Washington Sex education and other programs that tell teen-agers how to avoid pregnancy and AIDS do not encourage them to experiment and in some cases discourage it, a review of about 250 studies found.
The review, sponsored by the National Campaign to Prevent Teen Pregnancy, identified a handful of programs that have succeeded in reducing teen pregnancy, including a handful that talk straight to teens about sex and a couple that focus on community service, giving teens constructive alternatives.
There remains no evidence about whether "abstinence-only" programs, a favorite of conservatives, are effective, the review said, even as the Bush administration proposes an increase in federal funding for them.
A national evaluation of a $250 million abstinence program created by the 1996 welfare law is now under way, but results are not available.
Backers of these programs believe that talking about the benefits of birth control while encouraging abstinence sends a mixed message, but the report released Wednesday disagrees.
"The overwhelming weight of evidence shows that sex education that discusses contraception does not increase sexual activity," concludes the report, "Emerging Answers," written by researcher Douglas Kirby, a senior researcher at ETR Associates in Scotts Valley, Calif.
Four years ago, Kirby conducted a similar review of studies about teen pregnancy prevention and concluded that almost none of the programs that had been evaluated made a difference. This time, he reports, the findings are more optimistic.
Teen pregnancy, abortion and birth rates have been falling since 1991, and birth rates are now at their lowest level recorded, with about 50 out of every 1,000 girls aged 15 to 19 giving birth in 1999, a 20 percent drop since 1991.
Kirby's report found eight programs that showed evidence of success: five sex education programs; two community service programs that included group discussions; and one intensive program that combined sex education, health care and activities such as tutoring. All the effective sex education programs employed what's sometimes called "abstinence-plus." They delivered a "clear message" that abstaining from sex is the safest choice for teens, but those who are sexually active should protect themselves from pregnancy and sexually transmitted diseases.

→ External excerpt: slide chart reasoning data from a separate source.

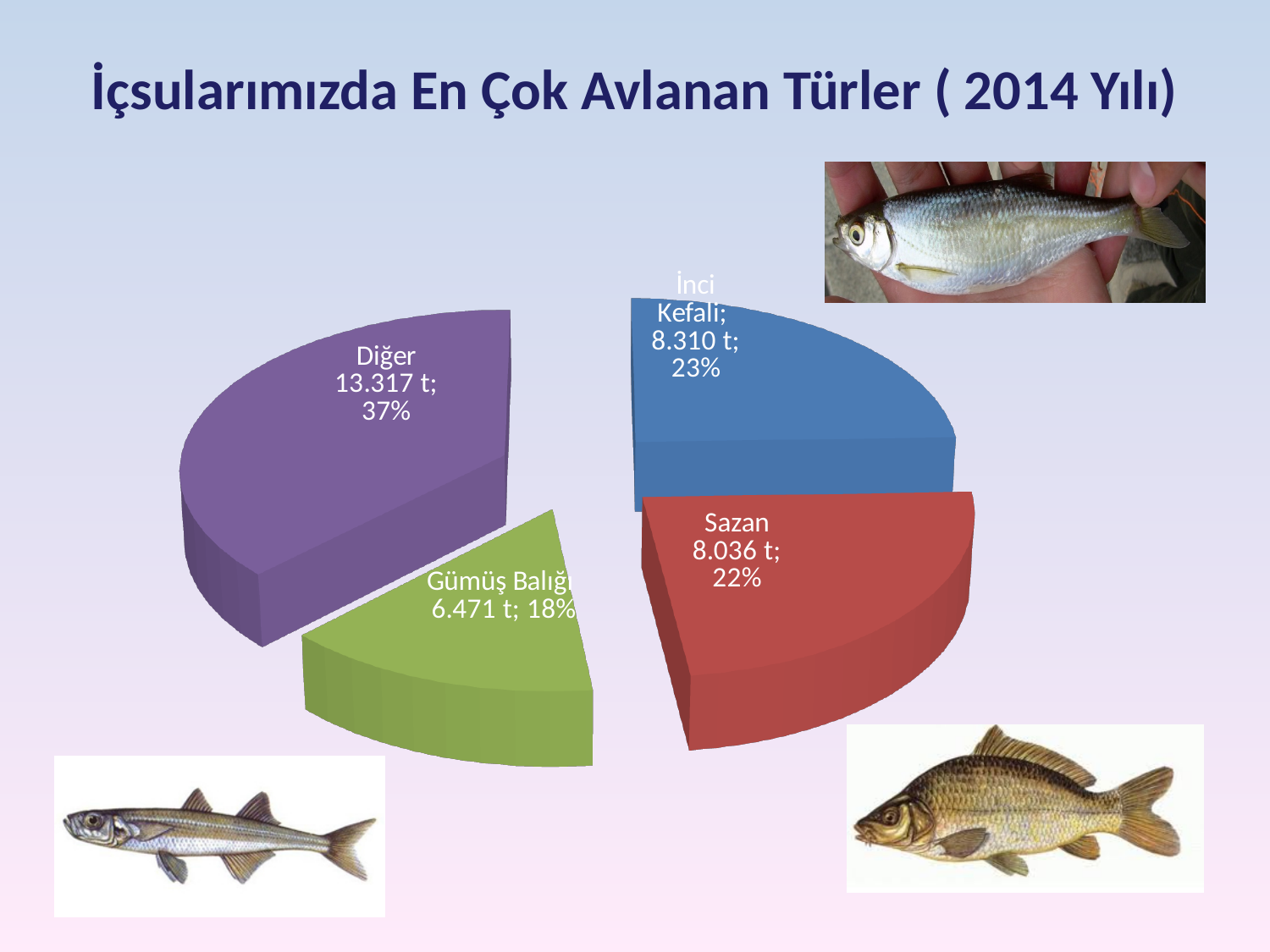
What is the catch amount shown for İnci Kefali? 8.310 t What is the catch amount shown for Gümüş Balığı? 6.471 t Which category has the smallest slice in the pie chart? Gümüş Balığı What kind of chart is shown on the slide? Pie chart Which category has the largest slice in the pie chart? Diğer What is the difference in catch amount between Sazan and Gümüş Balığı? 1.565 t What percentage share does Sazan have in the pie chart? 22% What is the title of the slide containing the pie chart? İçsularımızda En Çok Avlanan Türler ( 2014 Yılı) Which is larger, the catch amount for İnci Kefali or for Sazan? İnci Kefali What is the difference in catch amount between Diğer and İnci Kefali? 5.007 t How many slices does the pie chart have? 4 What percentage share does Diğer have in the pie chart? 37%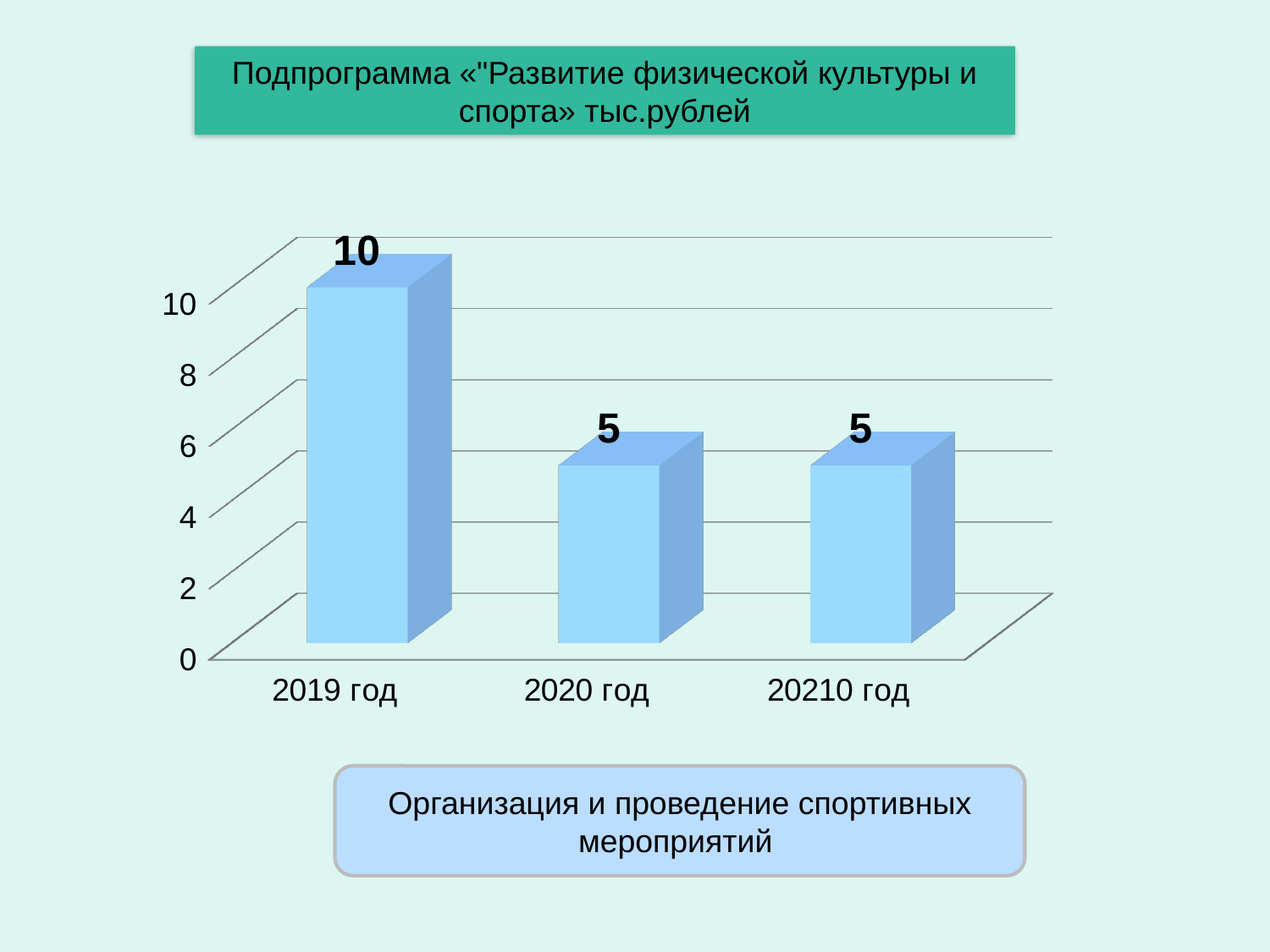
Is the value for 2020 год greater or less than 8? less What is the value for 2019 год? 10 What is the value for 2020 год? 5 What is the difference between the values for 2019 год and 2020 год? 5 How many categories are shown on the x axis? 3 Which is larger, the value for 2019 год or the value for 20210 год? 2019 год Do the values rise or fall from 2019 год to 2020 год? fall Which year has the highest value? 2019 год What is the highest tick value shown on the vertical axis? 10 What is the value for 20210 год? 5 What kind of chart is shown on the slide? bar chart What is the text in the box below the chart? Организация и проведение спортивных мероприятий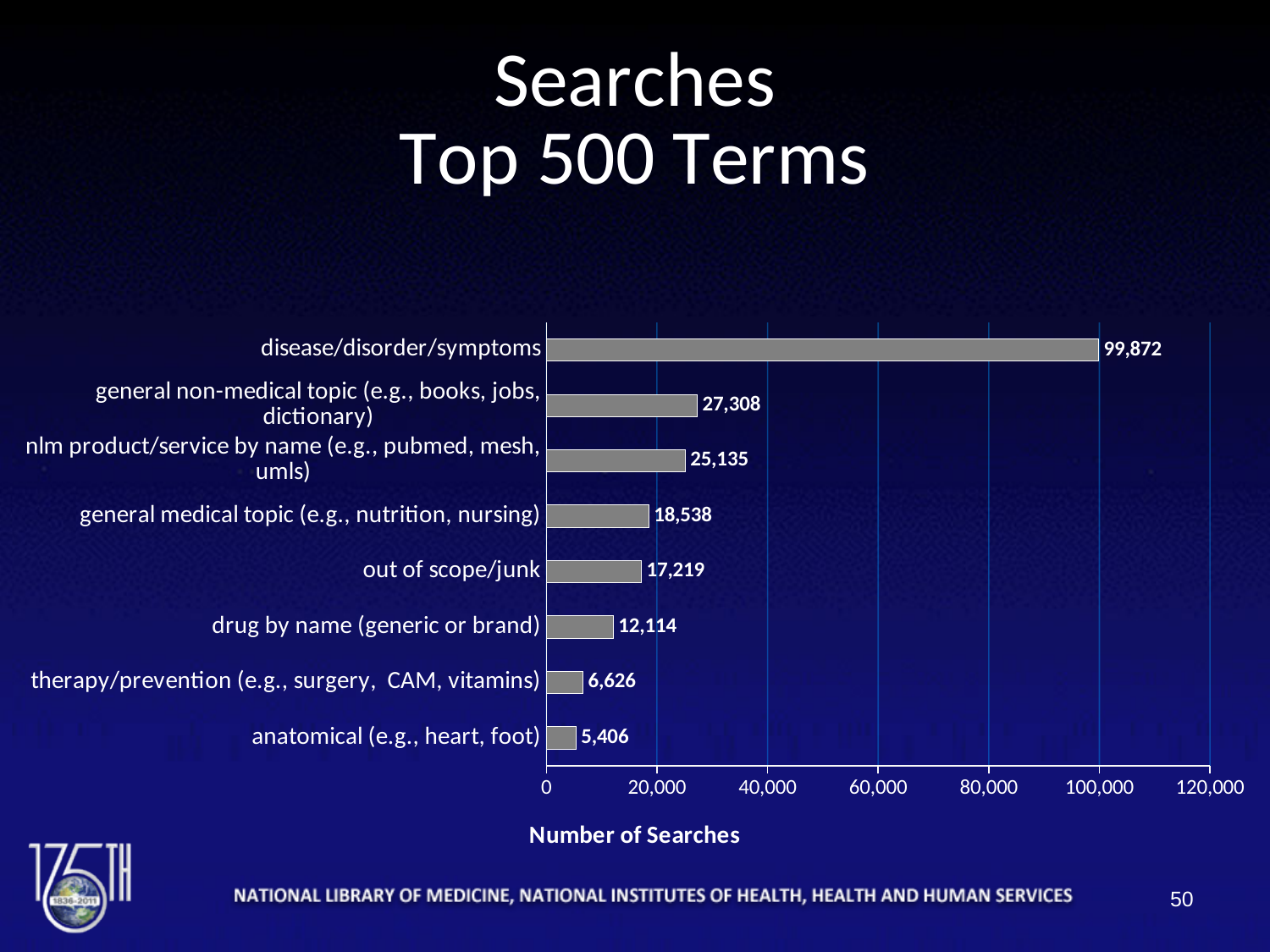
How many categories are shown in the chart? 8 Is the number of searches for general non-medical topic greater or less than 20,000? greater What is the number of searches for drug by name (generic or brand)? 12,114 What is the difference in number of searches between therapy/prevention and anatomical? 1,220 What is the number of searches for out of scope/junk? 17,219 What type of chart is shown on the slide? bar chart Which category has the highest number of searches? disease/disorder/symptoms Which category has the lowest number of searches? anatomical (e.g., heart, foot) What is the label of the horizontal axis? Number of Searches What is the number of searches for disease/disorder/symptoms? 99,872 Which has more searches: general medical topic or out of scope/junk? general medical topic (e.g., nutrition, nursing) What is the difference in number of searches between general non-medical topic and nlm product/service by name? 2,173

The report, which examined only programs that had been scientifically evaluated, also concluded family planning clinics probably prevent many teen pregnancies, although there is little evidence to prove it. Some studies have found that clinics were able to increase use of birth control by providing top-quality educational materials, discussing the patient's sexual and contraceptive behavior and sending a clear message about what works.